* **Data to use**:
####
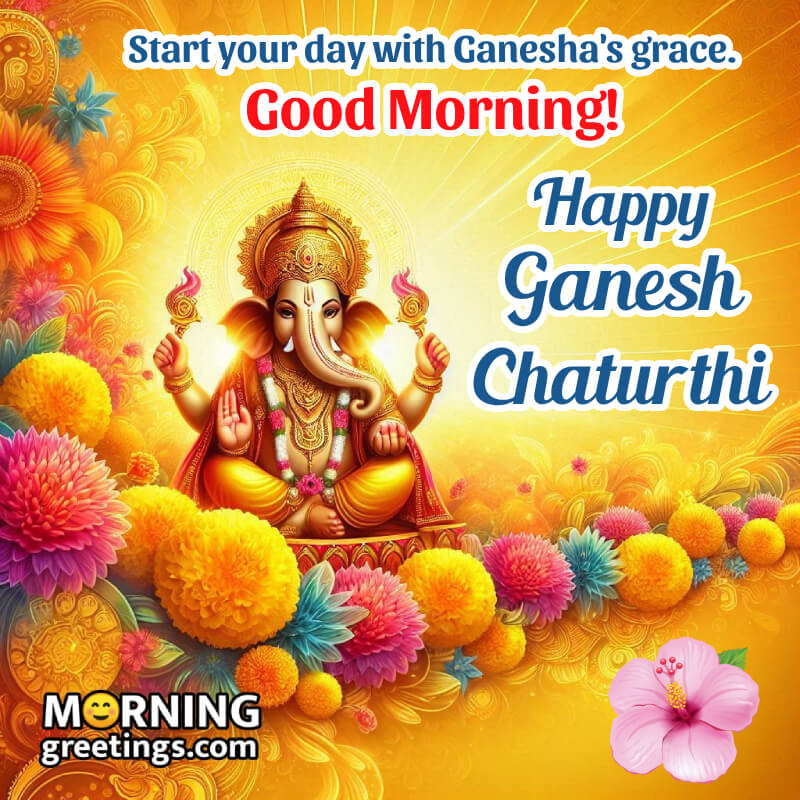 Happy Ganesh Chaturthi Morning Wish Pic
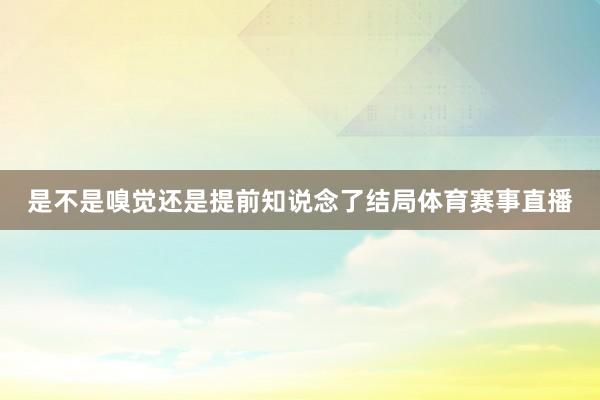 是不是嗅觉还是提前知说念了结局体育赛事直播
####
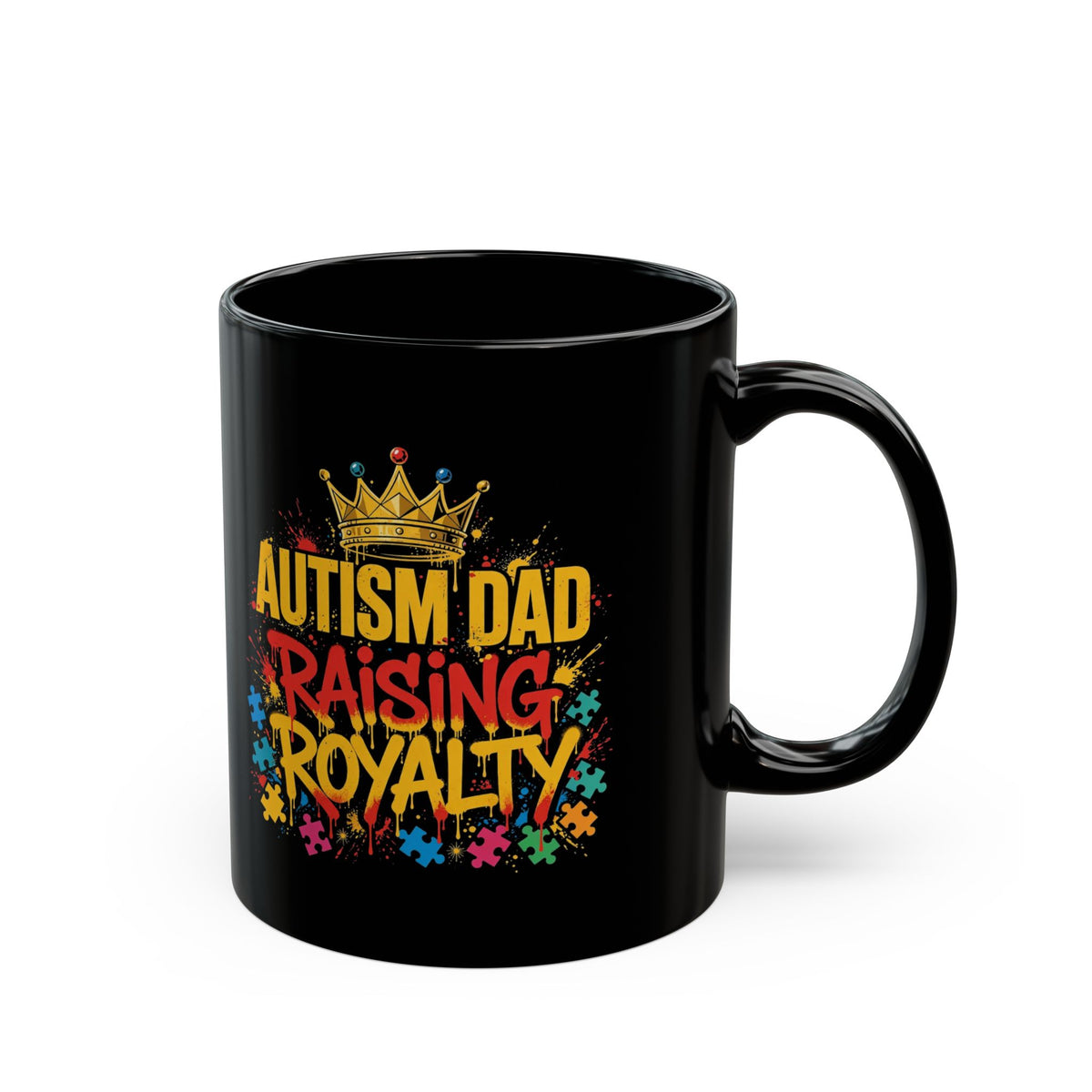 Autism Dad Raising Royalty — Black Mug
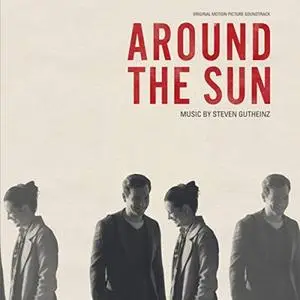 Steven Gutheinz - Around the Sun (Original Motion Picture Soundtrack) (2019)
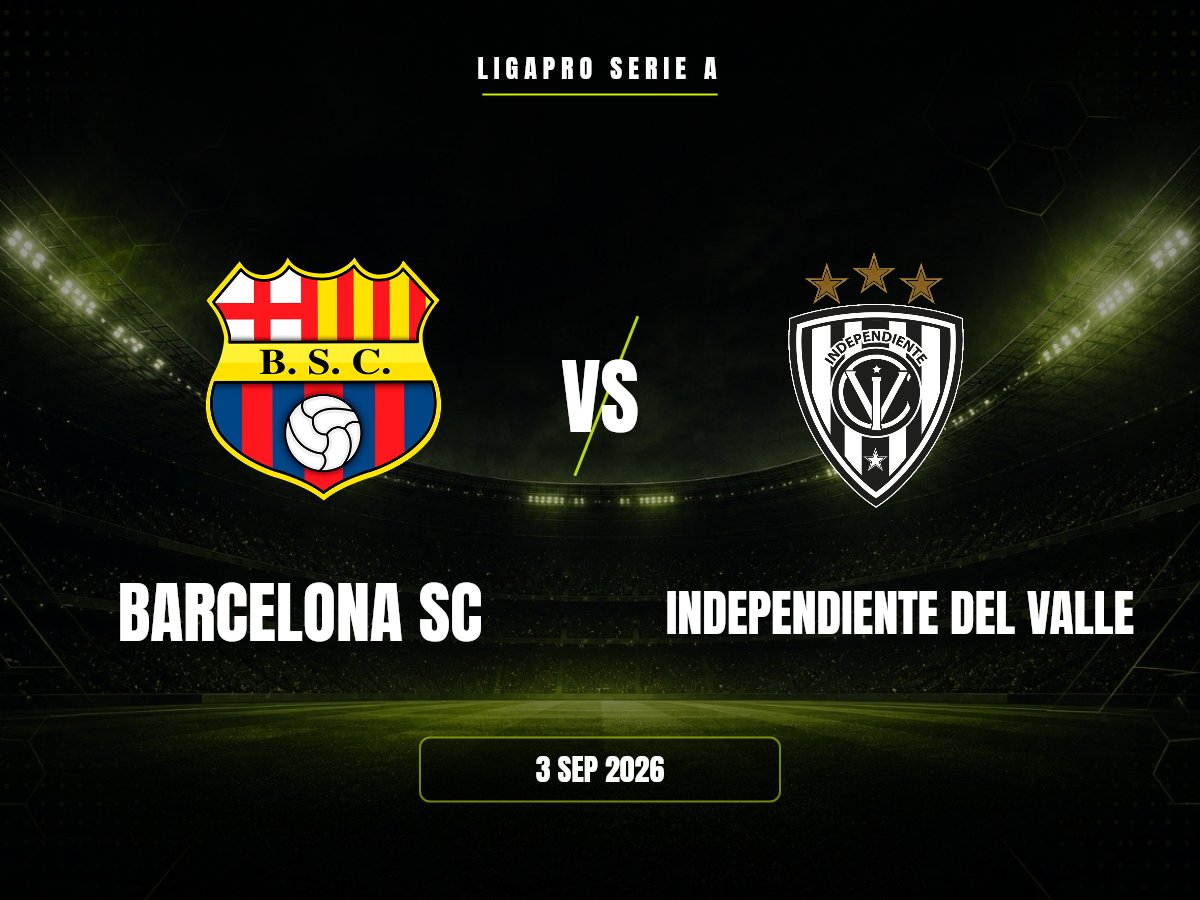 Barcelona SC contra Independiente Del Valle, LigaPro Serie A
####
Using the listing above, repeat word for word each line from the one with "Autism Dad Raising Royalty — Black Mug" down to the one with "Barcelona SC contra", both included. Omit all pictures.

 Autism Dad Raising Royalty — Black Mug
 Steven Gutheinz - Around the Sun (Original Motion Picture Soundtrack) (2019)
 Barcelona SC contra Independiente Del Valle, LigaPro Serie A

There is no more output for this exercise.